Karachi –– With the Kharif crop sowing season currently underway, concerns over enhanced gas load management have raised apprehensions of urea shortage. On this note, domestic fertilizer manufacturing industry has reportedly cautioned that domestic urea prices may even reach PkR2,000/bag (near par with international prices), to compensate for production shortfall.
To avoid shortages in the current Kharif season, the government is likely to import 164k tons urea by utilizing the SABIC credit facility. That said, Kharif 2011 urea production should still clock in at 3.25mn tons, up 18%Y0Y. Moreover, the pulse of demand for fertilizers should stay robust where strong crop prices and higher rural incomes should induce greater plantations (esp. Cotton), countering the effects of higher fertilizer product prices.
According to AKD Securities Limited, in this regard, the SBP has indicated that cotton production during FY12F may reach 17mn bales against FY11E cotton production of around 11.6mn bales. While AKD Securities Limited preferred pick is FFBL, Man-based producers (FFC, ENGRO base plant) should also be net gainers from price hikes and any improvement in gas supply.
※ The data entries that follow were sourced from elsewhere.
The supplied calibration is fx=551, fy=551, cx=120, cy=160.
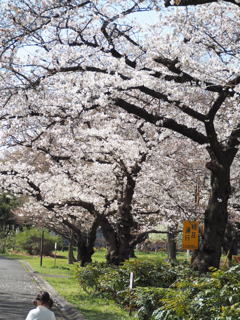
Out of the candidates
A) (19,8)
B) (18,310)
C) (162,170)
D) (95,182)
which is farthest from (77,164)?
(19,8)

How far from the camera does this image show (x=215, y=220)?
12.3m

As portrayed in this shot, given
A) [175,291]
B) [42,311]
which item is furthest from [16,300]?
[42,311]

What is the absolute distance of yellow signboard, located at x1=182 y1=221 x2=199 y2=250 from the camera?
47.0ft

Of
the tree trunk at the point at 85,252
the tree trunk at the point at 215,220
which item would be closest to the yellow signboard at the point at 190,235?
the tree trunk at the point at 215,220

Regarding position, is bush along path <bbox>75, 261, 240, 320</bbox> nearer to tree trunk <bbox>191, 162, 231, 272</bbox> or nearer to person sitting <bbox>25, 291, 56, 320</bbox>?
tree trunk <bbox>191, 162, 231, 272</bbox>

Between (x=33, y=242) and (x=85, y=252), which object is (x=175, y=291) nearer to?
(x=85, y=252)

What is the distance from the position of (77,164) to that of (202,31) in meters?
11.4

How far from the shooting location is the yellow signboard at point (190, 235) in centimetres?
1434

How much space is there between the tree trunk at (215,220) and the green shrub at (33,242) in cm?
4139

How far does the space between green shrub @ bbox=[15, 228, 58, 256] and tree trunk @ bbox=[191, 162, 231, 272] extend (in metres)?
41.4

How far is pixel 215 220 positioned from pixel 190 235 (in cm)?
Answer: 221

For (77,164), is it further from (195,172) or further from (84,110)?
(84,110)

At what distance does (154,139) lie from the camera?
19.0 metres

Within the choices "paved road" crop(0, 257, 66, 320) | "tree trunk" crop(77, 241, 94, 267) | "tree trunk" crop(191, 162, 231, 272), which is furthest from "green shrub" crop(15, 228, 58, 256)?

Investment Perspective: Previously, a Combination of higher Curtailment (gas load management and annual shutdown) and GST imposition has made urea price rise by – PkR400/bag since Dec’10. Going forward, AKD Securities Limited believes enhanced gas curtailment should prompt fertilizer manufacturers to further increase prices to sustain profitability. In this regard, AKD Securities Limited believes enhanced crop prices indicate the potential to absorb higher urea prices. While AKD Securities Limited preferred pick is FFBL, on an absolute basis AKD Securities Limited tag Man-based producers to benefit the most from the price hikes due to a lower gas outage and the firm demand in the Kharif sowing season.